▶ _Your task_:
According to the Swift Communications history below, how did Philip E. Swift come to own The News-Review and Tahoe Daily Tribune?

▶ _Provided passage_:
Swift Communications Inc.
- Founded: 1975
- Founder: Philip E. Swift
- Headquarters location: 200 Lindbergh Dr, Gypsum, Colorado
- Owner: Ogden Newspapers
- Official website: swiftcom.com

= Swift Communications =

Digital marketing and newspaper publishing company

Swift Communications Inc. is an American digital marketing and newspaper publishing company based in Carson City, Nevada. Swift's primary markets are resort town tabloid newspapers and websites as well as agricultural publications. The company was founded in 1975 by Philip E. Swift and acquired from estate by Ogden Newspapers in 2021.

== History ==

=== Origins and growth ===
Swift Newspapers was founded by Philip E. Swift in 1975. Swift, a former executive at the Scripps League of Newspapers, exchanged his equity interests in the company for ownership of two daily newspapers, The News-Review and Tahoe Daily Tribune. Swift also took possession of the Sierra Sun.

In January 1982, he merged his business with Pioneer Newspapers to form Swift-Pioneer Newspapers, Inc. In October 1982, the Lander Journal. In May 1983, Scripps-Ifft Newspapers, Inc., owned by Nicholas Ifft, sold the Bozeman Chronicle, Havre Daily News and Idaho State Journal to Swift-Pioneer. A few months later Swift-Pioneer also bought the Seaside Signal, Tillamook Headlight-Herald and The News Guard from Scripps-Ifft. In 1988, Swift-Pioneer acquired the Record-Courier.

Around 1990, Swift and Pioneer began operating separately, with Swift based in Carson City, Nevada and Pioneer based in Seattle, Washington. Pioneer took the papers in Idaho, Montana, southern Oregon and Washington, while Swift took the rest. Swift acquired the Nevada Appeal in 1995, followed by the Aspen Times and Glenwood Springs Independent in 1999. A year later Swift bought several papers from Morris Communications, including the Glenwood Springs Post, Rifle Citizen-Telegram, Valley Journal of Carbondale, Snowmass Village Sun and Eagle Valley Enterprise. The Post and Independent were merged to form the Glenwood Springs Post Independent.

Following the split with Pioneer, Swift took possession of Pacific Coast Newspapers, which published three papers on the Oregon coast. In February 2003, the subsidiary sold off the Seaside Signal, followed by Tillamook Headlight-Herald and The News Guard. Swift then purchased the Lahontan Valley News and Fallon Eagle Standard in October 2003, and The Vail Trail in February 2004. The company was renamed to Swift Communications in 2006, and acquired the Fort Collins Weekly in July 2007. The paper was renamed to Fort Collins Now.

=== Decline and sell off ===
Amid the Great Recession, Swift closed the Valley Journal of Carbondale, Spanish-language publication La Tribuna of Greeley and the Leadville Chronicle. In late 2008, Colorado Mountain News Media, a subsidiary of Swift, reduced its staff by 20% over a two-month period through attrition, retirement and layoffs. The Vail Trail also closed. Layoffs at Swift continued into 2009 with staff positions eliminated at the Grand Junction Free Press, The Citizen Telegram, The Post Independent and The Aspen Times. In July 2009, Fort Collins Now, was closed. In September 2009, P. William Toler was hired as CEO.

[Excerpts of spatial question data]
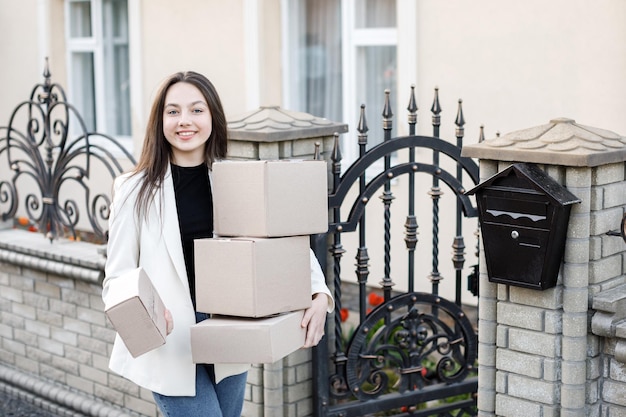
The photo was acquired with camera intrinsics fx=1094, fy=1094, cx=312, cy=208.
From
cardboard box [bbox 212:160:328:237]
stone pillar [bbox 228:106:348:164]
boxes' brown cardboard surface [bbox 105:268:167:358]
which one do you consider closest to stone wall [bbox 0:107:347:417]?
stone pillar [bbox 228:106:348:164]

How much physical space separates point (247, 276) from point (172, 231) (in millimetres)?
317

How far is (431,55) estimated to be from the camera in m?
7.40

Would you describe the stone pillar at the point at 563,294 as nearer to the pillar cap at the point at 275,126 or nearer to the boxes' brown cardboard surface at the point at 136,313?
the pillar cap at the point at 275,126

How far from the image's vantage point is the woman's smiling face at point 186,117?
11.3 feet

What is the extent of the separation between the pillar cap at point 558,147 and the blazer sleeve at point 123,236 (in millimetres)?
1239

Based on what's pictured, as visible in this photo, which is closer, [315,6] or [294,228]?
[294,228]

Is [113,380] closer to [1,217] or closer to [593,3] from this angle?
[1,217]


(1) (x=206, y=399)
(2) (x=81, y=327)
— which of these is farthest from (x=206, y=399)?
(2) (x=81, y=327)

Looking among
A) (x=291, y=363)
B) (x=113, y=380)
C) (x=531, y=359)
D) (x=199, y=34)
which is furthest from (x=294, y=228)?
(x=199, y=34)

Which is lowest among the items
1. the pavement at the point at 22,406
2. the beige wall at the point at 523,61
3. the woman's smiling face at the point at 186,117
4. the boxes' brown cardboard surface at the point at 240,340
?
the pavement at the point at 22,406

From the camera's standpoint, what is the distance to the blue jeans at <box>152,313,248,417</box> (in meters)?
3.44

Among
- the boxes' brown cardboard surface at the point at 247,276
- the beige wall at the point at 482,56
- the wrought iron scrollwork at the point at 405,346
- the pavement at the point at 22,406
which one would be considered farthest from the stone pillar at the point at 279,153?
the pavement at the point at 22,406

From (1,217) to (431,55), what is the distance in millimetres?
3005

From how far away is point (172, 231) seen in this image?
11.3 ft
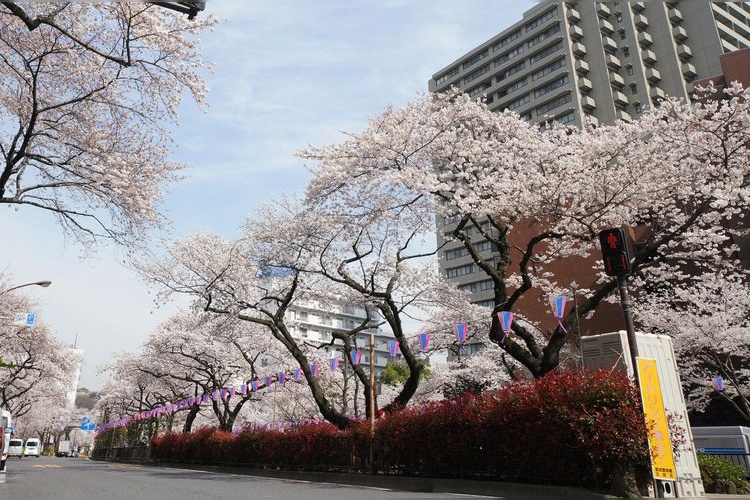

▶ _Response to the exercise_:
Swift had been an executive at the Scripps League of Newspapers. He traded his equity interests in that company for ownership of The News-Review and Tahoe Daily Tribune.